Situation came up during the 2016-10-08 TCW, looking to see if there's an "official" way to handle it. One of the apps RelEng runs on the web cluster is "self service". As part of it's operation, it maintains a r/w connection to the buildbot databases. During certain database operations (such as failover), we need to be able to: - stop that backend connection - (re)start that backend connection. As I understand it, the only "built in" support is to hardhat the vip for the frontend of the webapp. Are there any other "built in" options? Or recommended ways to achieve this? We do have access to the admin node for app deployment.
You probably mean the self-serve agent, which runs on a few masters (look for include toplevel::mixin::selfserve_agent in https://hg.mozilla.org/build/puppet/file/default/manifests/moco-nodes.pp; so bm70, bm71 etc). That's managed by supervisord.
During the last TCW, we had some some active connections to the R/W VIP from the releng web cluster after all buildbot masters were gracefully shut down. I'll see if I still have details available and update here.
There are harsher ways to do this (iptables etc) but I'd like to maybe discuss what we're trying to do a little better before suggesting more paths forward.
Update to comment 0: - the app with the db connections is 'buildapi' (not selfserve) - buildapi connects to the buildapi database via the buildbot-rw-vip connection :fox2mike - the goal is as in comment 0 - we need to be able to shut down an app temporarily so that db connections will close.
FWIW, I see five ways you could do this. #5 is the safest option, giving WebOps the ability to shutter the app at any time and have it behave towards the databases and respond to clients in a RelEng-approved manner for that time. 1. TrafficScript reject all requests to the app, restart the webservers to close any open sessions, and then ignore open sessions from the app as it's hardhat'd. This isn't really a great plan, because it's not provably certain that the app is writeless during the work. 2. Alter the app's credentials on the write master to prohibit its access, and terminate any open sessions from the database server. This is guaranteed to work, but requires the database team to alter and then revert a change to credentials, which is fragile. 3. Alter the app's database hostname to force it to error when trying to connect to the database, restart the webservers to close any open sessions. This is guaranteed to work, but leaves the app running in a broken state for the duration. 4. Remove all httpd configs for the app entirely. This is guaranteed to work, but will produce undefined results for any requests to the app for the duration (404, 500, etc) unless combined with a hardhat solution. 5. Alter the app's config to enable "maintenance mode" operation, restart the webservers to close any open sessions. This is the best solution, but will require the app developers to implement a maintenance mode that can be enabled/disabled easily.

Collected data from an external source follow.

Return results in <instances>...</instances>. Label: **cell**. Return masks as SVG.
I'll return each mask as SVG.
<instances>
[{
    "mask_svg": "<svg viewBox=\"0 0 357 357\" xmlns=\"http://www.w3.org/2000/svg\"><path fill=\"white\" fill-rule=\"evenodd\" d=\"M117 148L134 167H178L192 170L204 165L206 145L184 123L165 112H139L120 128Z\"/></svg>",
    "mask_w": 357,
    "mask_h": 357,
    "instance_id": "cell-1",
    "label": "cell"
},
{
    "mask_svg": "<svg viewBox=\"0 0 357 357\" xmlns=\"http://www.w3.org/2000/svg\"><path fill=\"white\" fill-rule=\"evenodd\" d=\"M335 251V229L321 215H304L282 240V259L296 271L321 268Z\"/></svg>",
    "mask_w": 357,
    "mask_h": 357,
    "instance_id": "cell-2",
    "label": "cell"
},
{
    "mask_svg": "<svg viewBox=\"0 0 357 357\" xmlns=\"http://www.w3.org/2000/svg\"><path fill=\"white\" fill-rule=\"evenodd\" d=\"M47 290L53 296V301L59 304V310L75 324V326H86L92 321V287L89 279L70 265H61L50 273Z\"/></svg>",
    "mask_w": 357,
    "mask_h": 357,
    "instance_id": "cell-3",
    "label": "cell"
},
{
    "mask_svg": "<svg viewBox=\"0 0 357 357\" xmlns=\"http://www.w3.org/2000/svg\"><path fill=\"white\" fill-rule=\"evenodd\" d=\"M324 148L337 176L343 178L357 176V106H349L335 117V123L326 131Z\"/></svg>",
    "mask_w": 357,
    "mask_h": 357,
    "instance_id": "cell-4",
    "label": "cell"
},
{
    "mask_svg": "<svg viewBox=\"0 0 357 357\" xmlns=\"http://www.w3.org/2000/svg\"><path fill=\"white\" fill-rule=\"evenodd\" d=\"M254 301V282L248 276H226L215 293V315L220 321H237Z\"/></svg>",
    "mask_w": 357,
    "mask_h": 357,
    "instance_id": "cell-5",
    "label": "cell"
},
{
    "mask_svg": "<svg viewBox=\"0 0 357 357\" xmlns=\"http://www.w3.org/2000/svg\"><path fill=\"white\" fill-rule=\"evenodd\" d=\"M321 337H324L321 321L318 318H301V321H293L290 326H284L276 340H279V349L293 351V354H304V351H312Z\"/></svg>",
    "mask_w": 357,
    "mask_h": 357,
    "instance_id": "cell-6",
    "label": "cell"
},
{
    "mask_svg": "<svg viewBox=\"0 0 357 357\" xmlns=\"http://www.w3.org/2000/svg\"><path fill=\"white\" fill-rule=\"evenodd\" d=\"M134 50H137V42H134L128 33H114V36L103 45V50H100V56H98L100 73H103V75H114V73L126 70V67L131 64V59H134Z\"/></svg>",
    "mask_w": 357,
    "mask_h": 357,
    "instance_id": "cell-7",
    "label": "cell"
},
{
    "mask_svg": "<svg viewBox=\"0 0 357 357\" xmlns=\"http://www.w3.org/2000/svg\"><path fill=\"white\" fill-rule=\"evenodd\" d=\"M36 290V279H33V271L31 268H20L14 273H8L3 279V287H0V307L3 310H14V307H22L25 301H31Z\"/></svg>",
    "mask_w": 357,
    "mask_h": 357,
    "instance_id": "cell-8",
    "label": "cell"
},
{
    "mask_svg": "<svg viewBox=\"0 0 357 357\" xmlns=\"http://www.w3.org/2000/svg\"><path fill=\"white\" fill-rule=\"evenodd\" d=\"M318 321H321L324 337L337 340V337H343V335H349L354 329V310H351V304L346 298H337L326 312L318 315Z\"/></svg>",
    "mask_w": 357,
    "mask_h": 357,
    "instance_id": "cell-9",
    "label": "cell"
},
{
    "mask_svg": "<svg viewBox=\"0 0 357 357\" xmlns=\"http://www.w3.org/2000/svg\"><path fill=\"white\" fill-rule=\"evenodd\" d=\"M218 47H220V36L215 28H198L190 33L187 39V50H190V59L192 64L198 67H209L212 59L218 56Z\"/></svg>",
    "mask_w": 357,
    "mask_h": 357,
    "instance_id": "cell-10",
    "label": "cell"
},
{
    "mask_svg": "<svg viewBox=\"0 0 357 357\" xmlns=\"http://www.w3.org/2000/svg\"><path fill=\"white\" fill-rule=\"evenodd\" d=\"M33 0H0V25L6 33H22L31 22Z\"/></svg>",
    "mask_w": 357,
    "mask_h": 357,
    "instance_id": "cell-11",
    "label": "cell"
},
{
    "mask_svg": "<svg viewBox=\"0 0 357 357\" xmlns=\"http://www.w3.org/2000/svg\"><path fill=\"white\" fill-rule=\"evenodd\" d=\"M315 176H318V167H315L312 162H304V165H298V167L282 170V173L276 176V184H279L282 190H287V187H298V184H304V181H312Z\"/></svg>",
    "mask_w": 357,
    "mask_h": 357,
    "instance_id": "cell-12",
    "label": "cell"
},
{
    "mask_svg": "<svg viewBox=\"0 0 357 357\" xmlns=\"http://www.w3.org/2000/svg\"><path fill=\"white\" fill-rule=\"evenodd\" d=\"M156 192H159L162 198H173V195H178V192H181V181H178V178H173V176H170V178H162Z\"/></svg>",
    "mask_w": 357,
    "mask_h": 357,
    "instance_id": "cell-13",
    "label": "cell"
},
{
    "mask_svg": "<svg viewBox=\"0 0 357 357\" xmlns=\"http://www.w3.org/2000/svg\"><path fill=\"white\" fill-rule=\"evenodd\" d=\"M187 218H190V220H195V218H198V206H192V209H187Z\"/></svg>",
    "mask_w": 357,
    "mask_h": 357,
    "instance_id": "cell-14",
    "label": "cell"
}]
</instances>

6. push an "empty/null app", which is completely doable from our side. (we could keep such an app/webpage on a different branch) -- similar to (5), but easier to test.
Or 7. Just modify the write password on the app config for the database and then follow 2 by terminating any DB sessions on the DB server?
I'm fine with whatever process you think will work best. But I'd like to get enough detail to document who needs to do what to shut an app down. If I'm understanding these correctly: - approaches 1 & 4 can be done completely by webops (but probably not moc) - approaches 2, 3, & 7 take coordination between releng & webops - approach 5 takes resources not available from releng - approach 6 can be done completely by releng, but takes coordinated testing to see if it has a reasonable behavior Since there isn't a slam dunk answer, I don't know what resources it would take to investigate/document anything on your side. I can help verify approach 6 during the next TCW. I am also open to resolving wontfix, and dealing with the issue adhoc if we ever have the need arise again. It was a pretty special situation that led to asking this question. :) Shyam: your call on next step ;)
Cool, we shall go with WONTFIX for now, and let you try 6 and you can always come back to us if you need help with things in the future. Thanks!
My apologies for all the spam. Sometimes, automation can be a pain, this is clearly one of those times. We'll try and fix this before we try and go through this process again.